▶ [SET EXERCISE]
Copy out, exactly as given, every line from the line with "How distant is" to the end of the listing, both of those lines included.

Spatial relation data
↓

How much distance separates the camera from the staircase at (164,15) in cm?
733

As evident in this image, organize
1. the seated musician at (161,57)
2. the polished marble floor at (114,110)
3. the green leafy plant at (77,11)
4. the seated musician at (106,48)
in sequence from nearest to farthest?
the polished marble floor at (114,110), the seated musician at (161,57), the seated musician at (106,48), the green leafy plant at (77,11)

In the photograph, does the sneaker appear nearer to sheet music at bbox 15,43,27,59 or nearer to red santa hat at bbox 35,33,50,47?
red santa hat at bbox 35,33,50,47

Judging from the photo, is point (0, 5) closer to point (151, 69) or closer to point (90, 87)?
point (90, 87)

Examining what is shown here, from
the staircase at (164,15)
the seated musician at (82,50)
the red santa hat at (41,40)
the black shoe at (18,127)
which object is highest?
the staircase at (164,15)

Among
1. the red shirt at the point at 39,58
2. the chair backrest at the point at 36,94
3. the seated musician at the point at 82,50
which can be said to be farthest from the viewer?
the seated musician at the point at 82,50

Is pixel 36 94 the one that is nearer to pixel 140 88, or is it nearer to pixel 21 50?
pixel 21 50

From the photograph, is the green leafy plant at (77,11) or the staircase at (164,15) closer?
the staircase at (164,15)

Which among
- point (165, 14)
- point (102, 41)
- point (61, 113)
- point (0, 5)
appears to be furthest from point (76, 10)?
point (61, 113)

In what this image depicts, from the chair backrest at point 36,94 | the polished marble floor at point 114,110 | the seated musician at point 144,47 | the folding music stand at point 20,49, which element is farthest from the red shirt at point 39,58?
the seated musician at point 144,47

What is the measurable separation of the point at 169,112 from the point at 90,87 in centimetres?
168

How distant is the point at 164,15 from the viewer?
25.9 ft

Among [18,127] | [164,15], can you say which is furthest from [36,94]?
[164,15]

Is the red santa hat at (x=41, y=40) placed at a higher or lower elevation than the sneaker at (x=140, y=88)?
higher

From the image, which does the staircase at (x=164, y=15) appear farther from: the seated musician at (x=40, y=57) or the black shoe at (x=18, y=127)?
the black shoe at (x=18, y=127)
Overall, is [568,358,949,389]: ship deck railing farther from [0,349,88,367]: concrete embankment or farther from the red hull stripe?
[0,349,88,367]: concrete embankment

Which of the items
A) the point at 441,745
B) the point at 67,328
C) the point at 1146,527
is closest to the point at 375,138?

↑

▶ [ANSWER TO THE TASK]
How distant is the point at 164,15 from the viewer?
25.9 ft

Among [18,127] | [164,15], can you say which is furthest from [36,94]?
[164,15]

Is the red santa hat at (x=41, y=40) placed at a higher or lower elevation than the sneaker at (x=140, y=88)?
higher

From the image, which does the staircase at (x=164, y=15) appear farther from: the seated musician at (x=40, y=57) or the black shoe at (x=18, y=127)?
the black shoe at (x=18, y=127)
Overall, is [568,358,949,389]: ship deck railing farther from [0,349,88,367]: concrete embankment or farther from the red hull stripe?
[0,349,88,367]: concrete embankment

Which of the items
A) the point at 441,745
B) the point at 67,328
C) the point at 1146,527
is closest to the point at 375,138?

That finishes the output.